Lola Sauvageot : Oui, exactement. C’est toujours une histoire de contrastes. Je ne sais pas vraiment pourquoi je fais ça, mais ça revient tout le temps. Même en live, c’est comme ça : il y a cette montée, cette descente, ce mouvement constant. C’est presque instinctif, j’ai besoin de ce rythme-là.

Tu as développé un univers visuel pour ton EP, très travaillé. Peux-tu me parler de la manière dont tu as pensé l’esthétique graphique de ton projet ?

Lola Sauvageot : Ça s’est fait assez naturellement. Je suis simplement allée vers des choses qui me plaisaient.
Les photos et les clips ont été réalisés avec Gabriel Sauvageot, mon frère. Il fait de la photo, et comme on partage les mêmes références esthétiques, tout s’est fait de façon très fluide. On aime les mêmes ambiances, les mêmes textures visuelles.
Je dirais qu’il y a une esthétique de « beaux cadres », mais en même temps, c’est très émotionnel. C’est un mélange de réflexion et de ressenti, c’est un peu difficile à expliquer… mais ça me ressemble. Par exemple, le clip de « La Vague » est en format carré, un format un peu vintage que j’aime beaucoup. Quand je faisais du cinéma, j’adorais ce type de cadrage. Il y a un vrai côté rétro dans tout ça, que j’assume complètement.

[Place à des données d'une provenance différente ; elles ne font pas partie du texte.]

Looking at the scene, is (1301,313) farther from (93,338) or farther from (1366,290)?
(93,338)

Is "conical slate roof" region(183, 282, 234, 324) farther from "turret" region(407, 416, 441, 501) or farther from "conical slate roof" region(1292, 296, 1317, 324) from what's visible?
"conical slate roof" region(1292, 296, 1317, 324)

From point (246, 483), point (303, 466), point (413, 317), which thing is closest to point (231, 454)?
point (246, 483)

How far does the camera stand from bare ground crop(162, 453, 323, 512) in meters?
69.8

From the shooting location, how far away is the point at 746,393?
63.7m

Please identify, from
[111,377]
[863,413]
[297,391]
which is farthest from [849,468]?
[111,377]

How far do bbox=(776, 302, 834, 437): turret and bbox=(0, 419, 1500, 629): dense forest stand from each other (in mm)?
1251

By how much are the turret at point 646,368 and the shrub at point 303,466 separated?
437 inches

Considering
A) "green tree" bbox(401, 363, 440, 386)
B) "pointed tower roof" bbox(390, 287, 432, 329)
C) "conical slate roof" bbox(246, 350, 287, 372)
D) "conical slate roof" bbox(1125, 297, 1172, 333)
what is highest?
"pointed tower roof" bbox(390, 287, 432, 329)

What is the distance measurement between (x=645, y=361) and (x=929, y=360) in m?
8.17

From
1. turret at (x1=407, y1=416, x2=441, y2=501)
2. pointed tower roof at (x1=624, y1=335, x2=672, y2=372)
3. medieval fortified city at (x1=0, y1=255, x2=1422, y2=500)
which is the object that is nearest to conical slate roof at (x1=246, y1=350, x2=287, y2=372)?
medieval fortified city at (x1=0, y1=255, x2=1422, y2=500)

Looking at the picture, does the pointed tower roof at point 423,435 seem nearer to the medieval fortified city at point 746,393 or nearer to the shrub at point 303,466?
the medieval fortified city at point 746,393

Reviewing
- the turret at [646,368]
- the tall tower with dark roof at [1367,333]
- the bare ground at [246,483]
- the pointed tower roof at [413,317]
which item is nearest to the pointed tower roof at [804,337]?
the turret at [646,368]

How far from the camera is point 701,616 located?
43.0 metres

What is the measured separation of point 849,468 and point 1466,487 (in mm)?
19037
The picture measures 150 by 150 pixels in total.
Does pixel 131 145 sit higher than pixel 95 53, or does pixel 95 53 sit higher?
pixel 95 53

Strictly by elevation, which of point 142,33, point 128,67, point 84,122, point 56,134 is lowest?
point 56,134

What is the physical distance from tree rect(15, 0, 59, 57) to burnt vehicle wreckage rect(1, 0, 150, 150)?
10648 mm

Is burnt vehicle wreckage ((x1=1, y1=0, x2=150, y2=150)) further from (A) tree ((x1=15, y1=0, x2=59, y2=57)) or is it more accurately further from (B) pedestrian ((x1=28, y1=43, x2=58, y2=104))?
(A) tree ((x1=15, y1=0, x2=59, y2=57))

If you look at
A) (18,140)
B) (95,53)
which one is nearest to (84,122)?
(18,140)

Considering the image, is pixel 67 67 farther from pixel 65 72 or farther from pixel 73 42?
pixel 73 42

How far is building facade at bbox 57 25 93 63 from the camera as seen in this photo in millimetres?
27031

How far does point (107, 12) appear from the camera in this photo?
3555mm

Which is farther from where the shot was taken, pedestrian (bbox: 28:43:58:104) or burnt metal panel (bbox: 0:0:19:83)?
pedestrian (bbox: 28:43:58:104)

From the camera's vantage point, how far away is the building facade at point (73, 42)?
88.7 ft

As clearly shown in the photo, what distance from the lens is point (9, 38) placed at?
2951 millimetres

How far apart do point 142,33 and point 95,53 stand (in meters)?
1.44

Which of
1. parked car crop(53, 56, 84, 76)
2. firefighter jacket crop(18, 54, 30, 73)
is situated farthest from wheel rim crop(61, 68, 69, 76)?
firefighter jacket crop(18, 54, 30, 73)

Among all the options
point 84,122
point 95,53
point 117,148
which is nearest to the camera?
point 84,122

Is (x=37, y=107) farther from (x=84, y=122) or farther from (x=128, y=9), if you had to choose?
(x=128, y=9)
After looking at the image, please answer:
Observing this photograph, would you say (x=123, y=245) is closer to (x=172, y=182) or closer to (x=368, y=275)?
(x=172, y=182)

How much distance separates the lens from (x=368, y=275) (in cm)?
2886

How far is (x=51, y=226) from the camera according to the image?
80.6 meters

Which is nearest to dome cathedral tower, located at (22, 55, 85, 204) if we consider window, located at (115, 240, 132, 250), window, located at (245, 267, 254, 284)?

C’est vrai que la couleur dans ton univers visuel est aussi très présente. Comment l’as-tu abordée ?

Lola Sauvageot  : Oui, mon univers est devenu plus lumineux. Avant, j’étais dans quelque chose de beaucoup plus sombre, où presque tout était en noir, mais aujourd’hui, j’ai envie d’y ajouter de la couleur. Le Havre, la ville d’où je viens, est une ville très lumineuse, avec énormément de bleu — cette lumière-là, j’avais envie de l’intégrer dans mon travail.
La couleur, c’est quelque chose qui peut faire un peu peur au début, mais en école d’art, on apprend justement à l’apprivoiser. Et maintenant, j’ai envie d’en jouer davantage.

Lola Sauvageot – Le Lion et Moi

Est-ce que tu accordes une importance particulière à l’énergie scénique de ton projet ?

Lola Sauvageot : Oui, carrément, mais c’est encore un travail en cours. Plus on joue, plus je suis à l’aise, et plus je trouve comment canaliser cette énergie sur scène. Le live apporte une nouvelle dimension à l’EP : il y a plus de rock, plus d’énergie.

Et pour le théâtre et la performance, que tu as étudiés après Montréal, tu en gardes quelque chose ?

Lola Sauvageot  : Oui, en fait, avant, je faisais du théâtre et de la performance parce que j’avais trop peur de monter sur scène. Il y a eu une période, dans ma vingtaine, où je n’arrivais plus à chanter en public, ça me mettait vraiment trop mal à l’aise. Et puis je me suis dit : « Ok, t’as peur, mais si tu veux vraiment faire ça, il faut franchir le pas ». Alors, j’ai essayé, dans un autre pays, avec des gens que je ne connaissais pas, dans une autre formation. Ça m’a énormément aidée.

C’est intéressant parce qu’avant de partir à Montréal, mon école d’art avait été un peu dure avec moi. Je me souviens que le jury de mon diplôme m’avait dit que je ne prenais pas assez de risques, que je n’étais pas assez courageuse. Et ça m’avait vraiment touchée, ça m’a fait douter. Mais en même temps, ça m’a poussée à vouloir faire les choses à fond, à oser prendre des risques.

Et tu te vois aller où ensuite, au niveau musical ?

Lola Sauvageot  : Déjà, j’aimerais bien enregistrer un album. On a plein de nouveaux morceaux avec le groupe, grâce à toutes les scènes qu’on a faites. J’ai vraiment envie de continuer à créer, à me professionnaliser, et, bien sûr, à vivre de ma musique.